PRINCETON, NJ. The U.S. economy is still growing, albeit more slowly, and freight volumes look to stay steady for the rest of this year and into 2016, noted Noel Perry, senior consultant with FTR Transportation Intelligence and principal of research firm Transport Fundamentals.
But beyond 2016, he thinks fleets should “think about going in the bunker” as sovereign debt issues could finally catch up to many developed countries, including the U.S.
Near term, though, the outlook looks pretty good for trucking, Perry stressed.
“The U.S. economy continues its slow recovery and GDP [gross domestic product] should grow 2.3%,” he said. “This has also been a strong truck freight recovery and I expect truck freight growth to continue, reaching 3.2% in 2016.”
Perry characterized his outlook as “a decent forecast but not as strong as before.” He noted that sovereign debt is a major unspoken issue hanging over many countries, especially the U.S. and its European trading partners.
“That is the major downside risk for 2017-2018,” Perry said. “Sovereign debt is a difficult problem to solve and at some point banks are just not going to lend. That is the major exposure for the next five years.”
In terms of trucking-specific issues, he believes regulatory drag is to blame for much of the capacity issues faced by the industry – especially helping to eliminate “surge capacity,” which makes the industry now especially vulnerable to seasonal demand and weather.
“In short, government is making trucking less productive, though that may be good public policy,” he said. “That’s why now is the time for ‘big thinking’ as the industry undergoes major structural changes.”
The suspension of the 34-hour restart rule, however, has eased the truck capacity crunch to a degree this year.

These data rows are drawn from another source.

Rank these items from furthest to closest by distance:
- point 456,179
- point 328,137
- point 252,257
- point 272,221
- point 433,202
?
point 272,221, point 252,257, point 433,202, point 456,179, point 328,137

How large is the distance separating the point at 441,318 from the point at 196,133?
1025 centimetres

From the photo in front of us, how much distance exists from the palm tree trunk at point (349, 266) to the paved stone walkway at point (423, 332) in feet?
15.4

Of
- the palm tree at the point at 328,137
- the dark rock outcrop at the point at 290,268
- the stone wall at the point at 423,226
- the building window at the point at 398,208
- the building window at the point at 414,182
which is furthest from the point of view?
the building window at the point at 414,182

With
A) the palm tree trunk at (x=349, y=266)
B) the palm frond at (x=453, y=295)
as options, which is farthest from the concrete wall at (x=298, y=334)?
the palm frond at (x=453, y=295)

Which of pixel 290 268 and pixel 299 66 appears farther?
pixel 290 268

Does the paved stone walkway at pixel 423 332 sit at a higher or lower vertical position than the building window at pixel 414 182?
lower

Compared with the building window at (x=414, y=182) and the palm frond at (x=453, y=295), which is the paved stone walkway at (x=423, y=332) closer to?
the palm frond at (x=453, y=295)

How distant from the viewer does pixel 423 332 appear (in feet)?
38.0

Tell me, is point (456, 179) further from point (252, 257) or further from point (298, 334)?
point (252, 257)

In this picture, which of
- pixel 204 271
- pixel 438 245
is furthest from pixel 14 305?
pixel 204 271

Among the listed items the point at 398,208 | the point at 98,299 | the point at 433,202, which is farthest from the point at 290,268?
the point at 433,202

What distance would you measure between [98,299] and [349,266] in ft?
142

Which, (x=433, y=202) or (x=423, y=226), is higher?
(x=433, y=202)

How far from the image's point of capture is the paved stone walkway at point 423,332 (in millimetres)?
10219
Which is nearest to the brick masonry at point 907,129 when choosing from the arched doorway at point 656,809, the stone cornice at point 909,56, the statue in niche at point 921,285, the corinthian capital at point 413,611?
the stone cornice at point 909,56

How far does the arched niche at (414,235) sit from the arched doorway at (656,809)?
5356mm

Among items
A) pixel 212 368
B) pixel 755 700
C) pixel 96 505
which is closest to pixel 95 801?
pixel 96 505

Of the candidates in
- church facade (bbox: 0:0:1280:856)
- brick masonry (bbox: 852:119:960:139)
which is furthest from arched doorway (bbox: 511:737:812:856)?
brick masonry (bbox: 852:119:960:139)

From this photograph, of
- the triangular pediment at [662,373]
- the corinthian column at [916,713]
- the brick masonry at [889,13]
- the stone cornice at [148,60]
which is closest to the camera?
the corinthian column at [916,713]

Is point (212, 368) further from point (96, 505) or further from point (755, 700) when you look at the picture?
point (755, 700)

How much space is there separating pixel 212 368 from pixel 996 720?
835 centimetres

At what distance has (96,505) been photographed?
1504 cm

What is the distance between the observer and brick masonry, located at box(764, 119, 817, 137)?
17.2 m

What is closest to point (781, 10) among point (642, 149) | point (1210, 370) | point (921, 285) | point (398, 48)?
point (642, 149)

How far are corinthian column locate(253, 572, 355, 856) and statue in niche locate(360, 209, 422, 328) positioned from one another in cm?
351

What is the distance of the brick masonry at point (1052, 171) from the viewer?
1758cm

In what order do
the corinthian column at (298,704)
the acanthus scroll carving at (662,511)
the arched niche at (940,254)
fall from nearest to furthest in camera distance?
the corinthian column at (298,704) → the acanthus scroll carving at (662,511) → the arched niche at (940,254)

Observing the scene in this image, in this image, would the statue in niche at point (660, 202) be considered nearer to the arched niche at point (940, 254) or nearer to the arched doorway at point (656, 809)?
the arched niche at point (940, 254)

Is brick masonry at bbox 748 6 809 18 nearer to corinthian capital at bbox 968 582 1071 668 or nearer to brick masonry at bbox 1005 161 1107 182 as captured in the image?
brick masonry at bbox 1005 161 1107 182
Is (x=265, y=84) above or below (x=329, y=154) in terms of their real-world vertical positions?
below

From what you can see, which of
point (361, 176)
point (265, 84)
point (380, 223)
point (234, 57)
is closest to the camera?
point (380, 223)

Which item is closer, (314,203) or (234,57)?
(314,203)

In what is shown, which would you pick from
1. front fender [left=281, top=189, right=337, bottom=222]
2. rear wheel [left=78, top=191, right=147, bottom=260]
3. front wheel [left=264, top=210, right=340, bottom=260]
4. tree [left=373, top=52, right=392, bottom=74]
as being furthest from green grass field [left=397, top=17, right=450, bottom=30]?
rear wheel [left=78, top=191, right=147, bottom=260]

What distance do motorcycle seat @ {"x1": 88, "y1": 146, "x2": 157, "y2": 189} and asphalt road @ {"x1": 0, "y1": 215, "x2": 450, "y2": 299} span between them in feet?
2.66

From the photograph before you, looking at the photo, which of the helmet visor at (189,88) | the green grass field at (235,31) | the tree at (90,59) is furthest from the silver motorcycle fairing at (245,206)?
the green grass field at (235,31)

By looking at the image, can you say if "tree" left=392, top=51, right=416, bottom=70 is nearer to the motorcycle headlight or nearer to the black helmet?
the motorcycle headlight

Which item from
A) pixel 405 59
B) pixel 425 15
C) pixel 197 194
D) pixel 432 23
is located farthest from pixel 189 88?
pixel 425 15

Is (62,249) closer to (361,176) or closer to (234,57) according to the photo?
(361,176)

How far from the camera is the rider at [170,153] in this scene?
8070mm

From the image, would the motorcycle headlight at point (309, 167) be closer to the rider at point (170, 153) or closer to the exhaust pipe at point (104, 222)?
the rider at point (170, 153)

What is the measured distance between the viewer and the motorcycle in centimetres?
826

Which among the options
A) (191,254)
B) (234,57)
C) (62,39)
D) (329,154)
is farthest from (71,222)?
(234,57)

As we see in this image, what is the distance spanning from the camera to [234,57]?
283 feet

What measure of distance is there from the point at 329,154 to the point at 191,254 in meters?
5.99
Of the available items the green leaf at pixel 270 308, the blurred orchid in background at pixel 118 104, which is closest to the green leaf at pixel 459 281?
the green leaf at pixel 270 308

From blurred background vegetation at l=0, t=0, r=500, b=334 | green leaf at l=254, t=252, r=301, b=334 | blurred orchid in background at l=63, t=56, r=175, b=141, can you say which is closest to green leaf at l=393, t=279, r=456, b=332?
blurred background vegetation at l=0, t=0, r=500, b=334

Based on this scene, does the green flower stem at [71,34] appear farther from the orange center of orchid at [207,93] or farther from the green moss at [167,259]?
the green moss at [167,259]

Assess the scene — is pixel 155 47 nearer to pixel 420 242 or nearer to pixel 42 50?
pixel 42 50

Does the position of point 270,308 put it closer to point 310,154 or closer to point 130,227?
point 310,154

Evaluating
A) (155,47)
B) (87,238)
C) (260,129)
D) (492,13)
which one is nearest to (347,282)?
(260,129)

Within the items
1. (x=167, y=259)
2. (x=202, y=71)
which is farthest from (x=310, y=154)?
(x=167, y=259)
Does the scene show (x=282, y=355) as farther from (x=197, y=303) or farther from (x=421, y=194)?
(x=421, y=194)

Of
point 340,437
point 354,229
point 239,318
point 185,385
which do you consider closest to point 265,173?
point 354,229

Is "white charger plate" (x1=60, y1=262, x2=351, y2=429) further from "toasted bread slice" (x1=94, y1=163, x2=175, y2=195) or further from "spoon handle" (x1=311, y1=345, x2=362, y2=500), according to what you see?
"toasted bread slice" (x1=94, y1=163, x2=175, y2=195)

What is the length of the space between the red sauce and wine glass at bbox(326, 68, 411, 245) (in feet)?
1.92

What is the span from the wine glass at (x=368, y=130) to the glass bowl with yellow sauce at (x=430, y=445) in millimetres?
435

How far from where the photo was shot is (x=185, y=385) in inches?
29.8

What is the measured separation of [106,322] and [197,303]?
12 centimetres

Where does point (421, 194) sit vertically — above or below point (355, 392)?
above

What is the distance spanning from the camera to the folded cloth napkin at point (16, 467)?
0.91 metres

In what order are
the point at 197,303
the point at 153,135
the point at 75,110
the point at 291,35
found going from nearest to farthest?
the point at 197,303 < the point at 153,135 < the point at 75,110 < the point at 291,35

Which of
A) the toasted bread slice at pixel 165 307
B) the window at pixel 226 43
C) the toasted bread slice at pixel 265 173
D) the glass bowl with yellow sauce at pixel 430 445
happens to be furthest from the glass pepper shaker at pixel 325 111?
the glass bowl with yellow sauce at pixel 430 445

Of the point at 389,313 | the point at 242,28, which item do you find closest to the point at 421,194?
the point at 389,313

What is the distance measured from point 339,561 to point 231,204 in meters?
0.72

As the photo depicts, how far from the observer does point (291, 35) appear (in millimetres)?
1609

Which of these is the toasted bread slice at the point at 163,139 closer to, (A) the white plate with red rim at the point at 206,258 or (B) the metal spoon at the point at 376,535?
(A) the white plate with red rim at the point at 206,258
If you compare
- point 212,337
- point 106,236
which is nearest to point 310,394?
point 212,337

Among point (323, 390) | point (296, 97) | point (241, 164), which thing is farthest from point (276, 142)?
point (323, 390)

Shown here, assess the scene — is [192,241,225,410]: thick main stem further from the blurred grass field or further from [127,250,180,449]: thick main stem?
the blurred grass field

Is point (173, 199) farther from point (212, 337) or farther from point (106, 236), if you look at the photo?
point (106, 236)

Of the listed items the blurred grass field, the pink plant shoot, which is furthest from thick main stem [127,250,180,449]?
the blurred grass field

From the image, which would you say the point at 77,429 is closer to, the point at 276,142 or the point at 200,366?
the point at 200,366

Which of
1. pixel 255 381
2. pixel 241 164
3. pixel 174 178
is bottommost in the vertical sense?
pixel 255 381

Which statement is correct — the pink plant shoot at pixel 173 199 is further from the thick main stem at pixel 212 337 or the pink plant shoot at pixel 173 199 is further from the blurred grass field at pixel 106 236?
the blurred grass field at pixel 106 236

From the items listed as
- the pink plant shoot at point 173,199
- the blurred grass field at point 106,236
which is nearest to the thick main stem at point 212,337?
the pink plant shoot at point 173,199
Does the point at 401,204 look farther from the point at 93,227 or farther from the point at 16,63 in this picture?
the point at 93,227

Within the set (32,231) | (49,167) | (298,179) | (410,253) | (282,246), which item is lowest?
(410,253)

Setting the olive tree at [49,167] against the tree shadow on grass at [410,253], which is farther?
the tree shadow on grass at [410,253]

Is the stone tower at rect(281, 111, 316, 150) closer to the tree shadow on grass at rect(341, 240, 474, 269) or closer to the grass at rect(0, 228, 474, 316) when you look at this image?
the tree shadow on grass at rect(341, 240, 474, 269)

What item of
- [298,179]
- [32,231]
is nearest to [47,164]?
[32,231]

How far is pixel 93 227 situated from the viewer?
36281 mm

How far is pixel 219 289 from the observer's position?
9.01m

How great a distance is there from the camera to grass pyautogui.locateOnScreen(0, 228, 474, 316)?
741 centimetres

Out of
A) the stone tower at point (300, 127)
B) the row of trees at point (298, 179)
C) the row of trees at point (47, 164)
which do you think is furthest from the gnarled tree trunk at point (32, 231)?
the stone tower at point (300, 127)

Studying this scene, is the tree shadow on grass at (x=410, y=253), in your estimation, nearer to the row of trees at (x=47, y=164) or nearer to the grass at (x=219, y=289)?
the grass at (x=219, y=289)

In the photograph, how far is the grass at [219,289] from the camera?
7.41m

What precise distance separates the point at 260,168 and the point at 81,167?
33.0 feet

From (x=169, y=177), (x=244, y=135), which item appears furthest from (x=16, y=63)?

Perry stressed that, as a result, the industry needs to use the next two years to learn the lessons from the tight capacity situation experienced in 2014.
Looking forward, Perry believes the trucking industry will experience what he terms “a second revolution” due to technology – especially where autonomous vehicle technology is concerned. “If the regulatory side is managed properly, we may see this technology arrive as early as 2020,” he said.
Last but not least, Perry stressed that the rapid development of U.S. shale oil has effectively eliminated “oil crisis” worries regarding petroleum shortages for the foreseeable future.
“Though fuel prices are on the way back up, the concept of an ‘oil crisis’ is effectively over,” he explained.